Four Afghan men defused and handed over a remote-control home-made bomb to coalition forces in the northeastern city of Asadabad in Kunar province on Monday, the colonel said.
Taliban remnants and their al-Qaeda allies had favoured 107mm rockets as their weapon of choice, but they are inaccurate and rarely cause damage or casualties.
Taliban fighters were also paying or threatening local Afghans to carry out rocket attacks on coalition troops, Lefforge said on Wednesday.
Keeping an eye on the bad guys
US-led coalition troops and Afghan soldiers at a base in southeastern Paktia province came under mortar attack on Wednesday, but there were no casualties, said Lefforge said.

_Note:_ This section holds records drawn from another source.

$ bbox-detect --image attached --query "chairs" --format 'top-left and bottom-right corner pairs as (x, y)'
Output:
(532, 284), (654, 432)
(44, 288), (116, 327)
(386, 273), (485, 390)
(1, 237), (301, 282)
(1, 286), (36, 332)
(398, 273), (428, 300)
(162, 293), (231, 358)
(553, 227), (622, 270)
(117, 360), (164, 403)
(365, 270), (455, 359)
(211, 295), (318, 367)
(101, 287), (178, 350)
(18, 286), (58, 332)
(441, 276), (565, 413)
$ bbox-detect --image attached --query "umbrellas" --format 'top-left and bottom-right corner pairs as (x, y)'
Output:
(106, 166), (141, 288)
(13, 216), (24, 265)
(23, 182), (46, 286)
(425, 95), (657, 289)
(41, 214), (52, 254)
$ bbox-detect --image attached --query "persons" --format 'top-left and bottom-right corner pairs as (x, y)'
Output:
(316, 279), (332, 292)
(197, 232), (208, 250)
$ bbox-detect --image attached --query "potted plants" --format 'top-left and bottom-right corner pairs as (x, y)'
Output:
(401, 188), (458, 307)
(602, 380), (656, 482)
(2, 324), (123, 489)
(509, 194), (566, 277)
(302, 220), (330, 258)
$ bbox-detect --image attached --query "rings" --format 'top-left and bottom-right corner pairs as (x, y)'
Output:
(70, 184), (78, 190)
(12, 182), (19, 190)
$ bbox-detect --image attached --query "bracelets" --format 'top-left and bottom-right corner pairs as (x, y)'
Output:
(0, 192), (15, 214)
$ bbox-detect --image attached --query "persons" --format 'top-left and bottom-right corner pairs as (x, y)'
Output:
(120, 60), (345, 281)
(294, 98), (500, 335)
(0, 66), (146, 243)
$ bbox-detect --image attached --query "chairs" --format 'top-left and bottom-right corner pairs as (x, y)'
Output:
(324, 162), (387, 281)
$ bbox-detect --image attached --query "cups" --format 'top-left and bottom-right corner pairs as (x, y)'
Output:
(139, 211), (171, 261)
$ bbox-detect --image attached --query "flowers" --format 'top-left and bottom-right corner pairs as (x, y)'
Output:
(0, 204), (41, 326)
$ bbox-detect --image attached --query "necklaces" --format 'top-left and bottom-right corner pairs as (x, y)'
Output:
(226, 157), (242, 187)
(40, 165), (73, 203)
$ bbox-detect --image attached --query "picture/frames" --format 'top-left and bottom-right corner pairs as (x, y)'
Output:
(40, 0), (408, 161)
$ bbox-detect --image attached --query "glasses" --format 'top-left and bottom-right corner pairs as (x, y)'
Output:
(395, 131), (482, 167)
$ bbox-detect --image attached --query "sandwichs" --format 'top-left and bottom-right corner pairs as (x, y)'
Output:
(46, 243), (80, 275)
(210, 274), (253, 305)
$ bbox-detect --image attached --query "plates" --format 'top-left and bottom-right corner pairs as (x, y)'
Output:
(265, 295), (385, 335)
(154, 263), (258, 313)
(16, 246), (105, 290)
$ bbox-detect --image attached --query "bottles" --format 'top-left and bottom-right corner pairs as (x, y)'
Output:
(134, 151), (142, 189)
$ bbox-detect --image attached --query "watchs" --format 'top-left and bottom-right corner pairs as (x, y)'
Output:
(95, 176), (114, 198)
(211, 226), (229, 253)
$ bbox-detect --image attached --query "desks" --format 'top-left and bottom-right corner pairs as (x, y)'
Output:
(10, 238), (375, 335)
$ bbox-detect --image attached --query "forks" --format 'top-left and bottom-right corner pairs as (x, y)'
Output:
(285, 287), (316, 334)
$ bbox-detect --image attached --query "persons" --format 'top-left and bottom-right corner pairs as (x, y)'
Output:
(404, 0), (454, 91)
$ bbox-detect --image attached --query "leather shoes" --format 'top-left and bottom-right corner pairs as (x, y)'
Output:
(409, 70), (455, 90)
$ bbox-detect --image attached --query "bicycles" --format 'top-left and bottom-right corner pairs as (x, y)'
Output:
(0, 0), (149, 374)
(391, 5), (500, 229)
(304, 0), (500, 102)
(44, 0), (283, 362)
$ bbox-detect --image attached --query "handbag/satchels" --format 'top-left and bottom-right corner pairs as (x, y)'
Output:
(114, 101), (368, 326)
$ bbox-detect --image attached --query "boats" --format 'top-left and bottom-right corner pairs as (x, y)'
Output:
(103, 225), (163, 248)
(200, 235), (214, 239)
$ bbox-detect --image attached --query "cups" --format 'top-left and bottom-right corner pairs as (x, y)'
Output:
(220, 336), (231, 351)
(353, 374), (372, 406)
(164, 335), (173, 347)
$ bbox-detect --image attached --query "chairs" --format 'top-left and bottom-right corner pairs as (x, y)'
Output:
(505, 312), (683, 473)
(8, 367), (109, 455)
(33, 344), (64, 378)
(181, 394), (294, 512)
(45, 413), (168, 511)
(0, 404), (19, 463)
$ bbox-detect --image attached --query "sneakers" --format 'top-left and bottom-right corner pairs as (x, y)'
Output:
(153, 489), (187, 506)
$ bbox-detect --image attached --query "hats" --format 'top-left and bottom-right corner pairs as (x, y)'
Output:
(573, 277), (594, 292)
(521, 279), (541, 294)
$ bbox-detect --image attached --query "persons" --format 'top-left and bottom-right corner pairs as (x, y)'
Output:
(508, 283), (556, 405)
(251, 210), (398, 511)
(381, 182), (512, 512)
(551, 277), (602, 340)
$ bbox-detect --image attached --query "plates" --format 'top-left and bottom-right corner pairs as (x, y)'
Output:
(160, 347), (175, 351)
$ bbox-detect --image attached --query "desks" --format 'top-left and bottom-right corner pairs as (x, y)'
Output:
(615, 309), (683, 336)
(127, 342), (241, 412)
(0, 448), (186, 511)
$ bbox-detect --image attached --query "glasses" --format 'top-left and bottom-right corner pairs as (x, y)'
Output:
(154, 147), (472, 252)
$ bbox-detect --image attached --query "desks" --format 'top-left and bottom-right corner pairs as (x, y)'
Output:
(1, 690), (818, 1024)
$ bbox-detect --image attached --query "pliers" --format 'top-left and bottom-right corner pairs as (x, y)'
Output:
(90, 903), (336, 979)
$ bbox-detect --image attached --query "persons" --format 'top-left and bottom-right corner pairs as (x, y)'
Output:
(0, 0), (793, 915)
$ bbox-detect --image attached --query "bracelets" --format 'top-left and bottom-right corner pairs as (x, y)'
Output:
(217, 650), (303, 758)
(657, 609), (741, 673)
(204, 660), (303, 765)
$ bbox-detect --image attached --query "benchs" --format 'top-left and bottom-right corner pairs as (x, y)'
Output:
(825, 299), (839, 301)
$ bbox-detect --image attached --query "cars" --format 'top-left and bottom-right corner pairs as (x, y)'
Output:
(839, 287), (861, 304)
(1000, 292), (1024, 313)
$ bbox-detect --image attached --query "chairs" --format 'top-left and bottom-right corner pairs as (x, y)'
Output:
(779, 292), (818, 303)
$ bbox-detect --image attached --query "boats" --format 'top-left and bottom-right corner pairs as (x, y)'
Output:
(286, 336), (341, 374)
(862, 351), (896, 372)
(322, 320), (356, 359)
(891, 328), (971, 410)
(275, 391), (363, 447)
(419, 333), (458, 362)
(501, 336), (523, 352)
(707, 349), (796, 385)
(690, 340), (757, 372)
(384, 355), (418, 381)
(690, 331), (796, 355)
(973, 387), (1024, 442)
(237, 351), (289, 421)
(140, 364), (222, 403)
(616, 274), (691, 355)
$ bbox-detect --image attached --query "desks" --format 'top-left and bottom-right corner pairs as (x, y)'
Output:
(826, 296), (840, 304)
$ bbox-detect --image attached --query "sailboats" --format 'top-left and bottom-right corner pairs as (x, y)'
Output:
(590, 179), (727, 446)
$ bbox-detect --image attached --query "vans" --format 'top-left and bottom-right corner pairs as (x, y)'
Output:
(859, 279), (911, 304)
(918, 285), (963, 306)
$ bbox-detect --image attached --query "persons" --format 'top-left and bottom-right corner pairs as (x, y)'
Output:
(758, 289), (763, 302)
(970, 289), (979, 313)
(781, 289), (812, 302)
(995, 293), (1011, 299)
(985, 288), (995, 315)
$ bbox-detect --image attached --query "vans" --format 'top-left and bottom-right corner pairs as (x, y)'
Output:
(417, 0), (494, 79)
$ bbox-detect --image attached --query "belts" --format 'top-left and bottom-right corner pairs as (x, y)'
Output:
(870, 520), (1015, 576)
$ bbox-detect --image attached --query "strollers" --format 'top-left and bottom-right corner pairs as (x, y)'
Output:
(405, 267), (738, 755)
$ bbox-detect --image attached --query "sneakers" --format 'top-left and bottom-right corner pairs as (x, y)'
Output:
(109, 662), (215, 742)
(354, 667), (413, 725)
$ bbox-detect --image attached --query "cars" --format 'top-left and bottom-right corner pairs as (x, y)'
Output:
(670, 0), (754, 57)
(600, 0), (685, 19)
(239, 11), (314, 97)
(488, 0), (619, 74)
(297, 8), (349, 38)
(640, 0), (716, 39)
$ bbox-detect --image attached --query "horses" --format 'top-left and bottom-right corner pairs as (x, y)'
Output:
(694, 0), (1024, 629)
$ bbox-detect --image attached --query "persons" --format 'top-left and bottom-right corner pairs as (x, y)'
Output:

The base lies in the Zormat valley 100km south of Kabul, where about 1 000 Afghan soldiers backed by US and Italian troops have just completed a major anti-Taliban mission, dubbed Operation Warrior Sweep.
Lefforge said the 14-day mission, the first major combat operation for the nascent Afghan army, ended last week, but troops were still in the region "to keep an eye on the bad guys".
Seven suspected Taliban were captured and several weapons caches discovered during the operation.
A US-led coalition force of about 12 500 troops, mostly American, is hunting down Taliban and al-Qaeda holdouts, mainly along the 2 400km Afghan-Pakistan border.